Efficiency Comparison (50% Compressed LLaMA-2 7B)¶
- Trainable parameters: Only ~35% (vs. Full Fine-Tuning)
- Throughput: ~3× speedup
- GPU memory: ~40% savings
Limitations & Future Work¶
- Performance Drop under High Compression Rates: At 50% ERR, the compressed PPL is extremely high (>1000). Although WeLore-PEFT can restore it to ~12, a gap remains compared to the original PPL (~7); rates exceeding 50% are basically unusable.
- Strong Theoretical Assumptions: Assumptions such as the KŁ conditions, uniform spectral gap, and architecture invertibility may not strictly hold in actual Transformers.
- Validation Limited to Language Models: All experiments are restricted to the LLaMA/Mistral series, without involving visual or multimodal architectures.
- Combination with Quantization Not Fully Explored: Low-rank compression is highly complementary to quantization (e.g., in combination with GPTQ), but this paper does not investigate it deeply.
- Hard Threshold for LRC/N-LRC Classification: Defining the boundary purely at 0.5 × rank might be too coarse; a progressive approach could be superior.
- SVD Computational Overhead: Although it is a one-shot process, the up-front cost of performing full SVD on all layers is non-negligible (especially for 13B+ parameters).
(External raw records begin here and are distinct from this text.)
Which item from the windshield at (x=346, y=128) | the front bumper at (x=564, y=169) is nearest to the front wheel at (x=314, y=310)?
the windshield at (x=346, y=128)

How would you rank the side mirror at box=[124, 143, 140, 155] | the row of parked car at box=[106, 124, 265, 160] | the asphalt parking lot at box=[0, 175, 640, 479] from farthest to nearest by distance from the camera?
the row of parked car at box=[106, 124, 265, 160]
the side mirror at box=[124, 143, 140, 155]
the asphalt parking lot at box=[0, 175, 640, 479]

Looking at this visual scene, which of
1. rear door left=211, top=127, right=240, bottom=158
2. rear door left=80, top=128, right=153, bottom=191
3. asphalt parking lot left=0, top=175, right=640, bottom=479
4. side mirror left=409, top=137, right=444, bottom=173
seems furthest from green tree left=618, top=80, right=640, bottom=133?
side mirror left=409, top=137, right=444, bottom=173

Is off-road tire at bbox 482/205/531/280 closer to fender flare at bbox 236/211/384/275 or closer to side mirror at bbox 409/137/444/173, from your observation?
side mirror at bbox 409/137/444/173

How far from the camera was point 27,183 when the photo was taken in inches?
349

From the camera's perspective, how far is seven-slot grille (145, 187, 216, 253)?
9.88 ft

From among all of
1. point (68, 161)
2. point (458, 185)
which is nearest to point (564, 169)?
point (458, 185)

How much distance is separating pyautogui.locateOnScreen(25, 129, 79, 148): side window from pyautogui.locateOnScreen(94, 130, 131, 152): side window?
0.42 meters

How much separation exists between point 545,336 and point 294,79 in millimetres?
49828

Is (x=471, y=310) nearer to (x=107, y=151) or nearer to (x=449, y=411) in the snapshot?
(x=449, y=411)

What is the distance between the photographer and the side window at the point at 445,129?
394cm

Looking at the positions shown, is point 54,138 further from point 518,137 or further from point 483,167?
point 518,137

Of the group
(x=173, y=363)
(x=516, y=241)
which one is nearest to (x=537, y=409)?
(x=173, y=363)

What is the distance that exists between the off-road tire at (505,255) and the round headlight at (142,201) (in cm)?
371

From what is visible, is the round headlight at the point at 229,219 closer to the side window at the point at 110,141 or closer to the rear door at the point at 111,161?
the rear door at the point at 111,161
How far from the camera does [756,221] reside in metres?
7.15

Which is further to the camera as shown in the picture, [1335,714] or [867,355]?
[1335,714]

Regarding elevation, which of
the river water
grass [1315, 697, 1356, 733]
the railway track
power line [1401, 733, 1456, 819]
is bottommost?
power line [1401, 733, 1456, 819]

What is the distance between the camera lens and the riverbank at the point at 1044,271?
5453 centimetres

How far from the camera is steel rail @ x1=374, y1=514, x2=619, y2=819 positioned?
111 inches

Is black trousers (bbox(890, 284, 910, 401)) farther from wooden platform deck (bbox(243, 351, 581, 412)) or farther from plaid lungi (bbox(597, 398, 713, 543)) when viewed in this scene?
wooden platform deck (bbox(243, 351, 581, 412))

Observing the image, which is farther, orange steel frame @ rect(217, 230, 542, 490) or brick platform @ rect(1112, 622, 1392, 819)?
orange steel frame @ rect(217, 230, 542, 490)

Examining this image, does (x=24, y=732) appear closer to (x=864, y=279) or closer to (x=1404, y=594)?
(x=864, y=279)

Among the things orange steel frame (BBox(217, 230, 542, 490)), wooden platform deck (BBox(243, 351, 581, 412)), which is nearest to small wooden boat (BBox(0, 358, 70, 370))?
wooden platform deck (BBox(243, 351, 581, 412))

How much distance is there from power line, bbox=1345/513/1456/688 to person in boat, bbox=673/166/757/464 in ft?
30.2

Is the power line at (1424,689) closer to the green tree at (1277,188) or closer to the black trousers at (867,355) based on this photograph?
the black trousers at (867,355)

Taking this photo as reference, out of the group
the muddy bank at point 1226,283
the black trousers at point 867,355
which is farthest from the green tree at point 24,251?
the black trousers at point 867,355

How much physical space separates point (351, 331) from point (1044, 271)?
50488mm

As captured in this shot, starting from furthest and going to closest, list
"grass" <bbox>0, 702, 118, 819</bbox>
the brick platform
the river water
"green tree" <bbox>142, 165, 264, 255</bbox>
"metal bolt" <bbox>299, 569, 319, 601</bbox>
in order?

Key Points for Reproducibility¶
- Code is open-sourced: VITA-Group/WeLore
- The core hyperparameter involves only one global threshold \(k\), which is determined via a linear search over
np.linspace(0, 1, 0.005). - The compression workflow is data-agnostic, requiring no calibration set.
- Fine-tuning uses the standard C4 dataset, 0.7M tokens, with all baselines sharing identical hyperparameters.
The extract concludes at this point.